Marshall Sahlins

1930 -

Marshall Sahlins is one of the most prominent American anthropologists of our time. He holds the title of Charles F. Grey Distinguished Service Professor of Anthropology at the University of Chicago, where he currently teaches.

Sahlins grew up in Chicago and did his undergraduate work at the University of Michigan, and his graduate work both there and also at Columbia University. He then taught anthropology at both schools before returning home and joining the faculty of the University of Chicago in 1973.

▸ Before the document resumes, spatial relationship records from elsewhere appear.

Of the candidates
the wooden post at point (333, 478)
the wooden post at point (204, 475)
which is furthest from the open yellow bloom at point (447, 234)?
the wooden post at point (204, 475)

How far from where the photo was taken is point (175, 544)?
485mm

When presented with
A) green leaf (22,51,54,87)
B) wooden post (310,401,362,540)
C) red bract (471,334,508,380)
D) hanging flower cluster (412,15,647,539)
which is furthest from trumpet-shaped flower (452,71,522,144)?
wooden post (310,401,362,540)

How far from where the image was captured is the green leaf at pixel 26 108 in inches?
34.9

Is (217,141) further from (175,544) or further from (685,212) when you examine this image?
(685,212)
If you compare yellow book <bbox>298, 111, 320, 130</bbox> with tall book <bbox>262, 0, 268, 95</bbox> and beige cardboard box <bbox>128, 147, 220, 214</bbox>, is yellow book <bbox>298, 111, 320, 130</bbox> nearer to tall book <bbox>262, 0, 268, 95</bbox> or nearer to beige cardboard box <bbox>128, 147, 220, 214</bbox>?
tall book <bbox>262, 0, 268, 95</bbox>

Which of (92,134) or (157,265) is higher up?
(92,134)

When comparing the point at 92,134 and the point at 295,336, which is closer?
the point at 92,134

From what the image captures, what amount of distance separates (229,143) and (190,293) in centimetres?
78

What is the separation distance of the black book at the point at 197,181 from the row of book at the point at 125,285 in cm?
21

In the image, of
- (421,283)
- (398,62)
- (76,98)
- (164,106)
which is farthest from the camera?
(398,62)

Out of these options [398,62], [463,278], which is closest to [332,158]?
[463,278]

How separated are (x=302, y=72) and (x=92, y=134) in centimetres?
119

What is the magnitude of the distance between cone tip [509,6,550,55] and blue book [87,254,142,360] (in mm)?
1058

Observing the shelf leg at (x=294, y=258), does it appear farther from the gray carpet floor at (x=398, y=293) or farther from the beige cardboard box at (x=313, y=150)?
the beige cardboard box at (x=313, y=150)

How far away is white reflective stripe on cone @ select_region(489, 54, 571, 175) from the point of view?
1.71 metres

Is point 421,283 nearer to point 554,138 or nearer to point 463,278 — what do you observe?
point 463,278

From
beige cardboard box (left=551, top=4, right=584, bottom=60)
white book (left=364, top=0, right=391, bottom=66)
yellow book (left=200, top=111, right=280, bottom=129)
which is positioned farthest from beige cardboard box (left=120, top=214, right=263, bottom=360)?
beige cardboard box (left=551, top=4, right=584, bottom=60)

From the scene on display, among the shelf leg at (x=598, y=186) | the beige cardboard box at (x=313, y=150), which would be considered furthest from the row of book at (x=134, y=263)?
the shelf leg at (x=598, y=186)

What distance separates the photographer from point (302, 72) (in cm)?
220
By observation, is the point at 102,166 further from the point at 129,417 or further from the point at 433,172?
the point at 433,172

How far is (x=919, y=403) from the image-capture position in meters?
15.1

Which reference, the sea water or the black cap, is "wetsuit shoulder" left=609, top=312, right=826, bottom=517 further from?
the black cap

Sahlins first drew attention to himself as an ethnographer and historian of Polynesia. His theories about the history of European contact in Polynesia sparked major anthropological debates, and even landed in the pages of several national news magazines. Sahlins is also well-known for his work with the peoples of Hawaii, and he continues his work on Native peoples and culture to this day, giving many lectures to students and faculty across the U.S. and in Europe and Asia. His field research has taken him to such exotic places as Turkey, Fiji, and New Guinea, and he has been a Member of the American Academy of Arts and Sciences since 1976.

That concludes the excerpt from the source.